STW Nr. 62 v. 15.3.1932

Der weitaus größte Teil des deutschen Volkes ist antifaschistisch. Es ist das Unglück der deutschen Republik, daß sich diese antifaschistische Mehrheit nicht realisieren läßt, weil die Gegnerschaft in ihrem Lager viel zu groß ist. Es ist aber eine mehr komisch zu wertende Anschauung, wenn die Tatsache, daß Hindenburg „nur" 49,5 Prozent der abgegebenen Stimmen im ersten Wahlgang erhalten hat, von der völkischen und deutschnationalen Seite als Volksmehrheit gegen das System ausgebeutet wird.

Nächst Südbayern und Nord-Westfalen hat Württemberg die höchste Stimmenzahl für Hindenburg aufgebracht. Aber im Gegensatz zu den beiden erstgenannten Wahlkreisen und den Württemberg in diesen Stimmenzahlen folgenden Kreisen Köln-Aachen und Westfalen-Süd ist die Zusammensetzung der württembergischen Bevölkerung eine so andersartige, daß die württembergische Leistung eine noch höhere Anerkennung verdient. In diesen Wahlkreisen, die mit großer absoluter Mehrheit für Hindenburg votiert haben, ist das Gros der Bevölkerung katholisch.

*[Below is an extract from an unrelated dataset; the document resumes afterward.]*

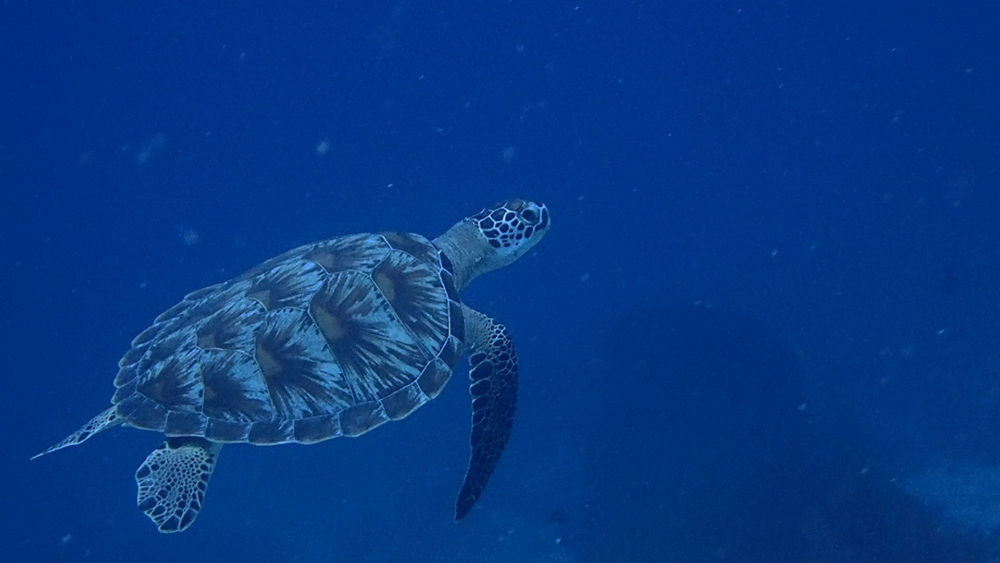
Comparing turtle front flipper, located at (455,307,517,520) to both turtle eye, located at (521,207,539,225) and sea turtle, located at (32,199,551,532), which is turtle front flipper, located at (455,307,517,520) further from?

Das bedeutet, daß dort die sozialdemokratische Arbeiterbewegung nicht nur mit den christlichen Gewerkschaften, sondern auch mit gewaltigen Mengen katholischen Bauern- und Bürgertums zusammenarbeiten konnte. In Württemberg aber sind mehr als zwei Drittel der Bürger protestantisch und die objektiven Schwierigkeiten darum entsprechend größer. Das Zentrum und die Bayerische Volkspartei konnten es sich erlauben, diese Frage in höherem Sinne politisch zu behandeln, das protestantische Bürger- und Kleinbauerntum aber ist darin viel unerzogener und belasteter und orientiert sich mehr nach Stimmungen und Strömungen des Tages. Es ist geradezu ein von Bösartigkeit nicht freier Witz der Geschichte, daß die sozialdemokratischen Arbeiter, die doch das Recht hätten, den alten Soldaten Hindenburg viel reservierter zu betrachten, und daß die katholischen Süd- und Westdeutschen, denen der straff protestantische ostelbische Militär viel fremder sein mußte, die politische Einsicht zur Wahl Hindenburgs besaßen. Ein großer Teil des protestantischen Bürgertums - in Württemberg ist er glücklicherweise nicht allzu groß - aber hat sich gegenüber seinem Abgott Hindenburg einfach unter allem Hund benommen. Hindenburg ist von diesen Kreisen als eine überparteiliche, in wohlgemeintem deutschen Spießersinne unpolitische Persönlichkeit gepriesen und dann zugunsten des nächsten hergelaufenen politischen Reklamesozialisten mit abstoßender Treulosigkeit als „Greis" im Stich gelassen worden, nachdem er sich geweigert hatte, Parteikandidat der Rechten und damit präsumtiver Eidbrecher zu werden. Ein besonders nachdenkliches und beschämendes Kapitel ist da der deutsche Osten.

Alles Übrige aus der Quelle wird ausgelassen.